- [Task to complete]: Can you give the fertilizer post again from "The following are" to "and Iron DPTA)", changing "PMDD" to "CSM+B"?

# How much Fertilizer?



## Dewmazz (Sep 6, 2005)

The following are two solutions which I currently have available (bought it a while ago, recently re-discovered it), until I can get some PMDD powder. Approx. how much of this stuff should I use with the EI method for a light-medium planted 10 gal. tank? I also have Flora-Pride for some iron enrichment.

*First Solution*

Total Nitrogen 5% (.3% Ammoniacal Nitrogen, 4.7% Nitrate Nitrogen)
Soluble Potash 1%
Calcium 5%
Cobalt .0005%
Souluble Iron .1% (Chelated Iron)
Maganese .05% (Chelated Maganese)
Molybendum .0008%

(derived from Ammonium Molybdate, Calcium Nitrate, Cobalt Nitrate, Copper Nitrate, Potassium Nitrate, Zinc Nitrate, Potassium Borate, Potassium Sulfate, Calcium Carbonate, Maganese EDTA, Iron EDDHA, and Iron DPTA)

*Second Solution*

Available Phosphates 5%
Soluble Potash 6%

(derived from Mono Potassium Phosphate, Potassium Hydroxide)

- [Data below]:

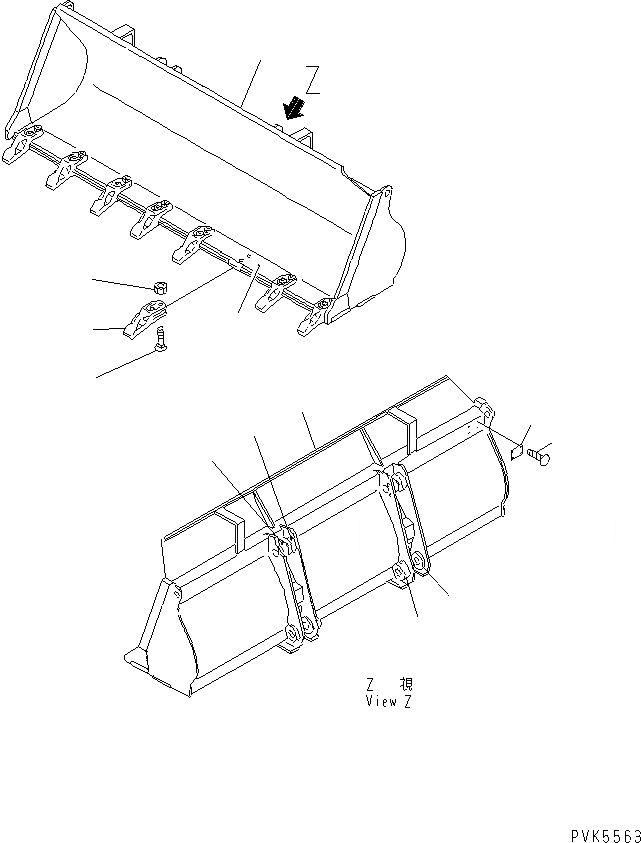 Z

Z 視
View Z

PVK5563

- [Output for this task]:
The following are two solutions which I currently have available (bought it a while ago, recently re-discovered it), until I can get some CSM+B powder. Approx. how much of this stuff should I use with the EI method for a light-medium planted 10 gal. tank? I also have Flora-Pride for some iron enrichment.

*First Solution*

Total Nitrogen 5% (.3% Ammoniacal Nitrogen, 4.7% Nitrate Nitrogen)
Soluble Potash 1%
Calcium 5%
Cobalt .0005%
Souluble Iron .1% (Chelated Iron)
Maganese .05% (Chelated Maganese)
Molybendum .0008%

(derived from Ammonium Molybdate, Calcium Nitrate, Cobalt Nitrate, Copper Nitrate, Potassium Nitrate, Zinc Nitrate, Potassium Borate, Potassium Sulfate, Calcium Carbonate, Maganese EDTA, Iron EDDHA, and Iron DPTA)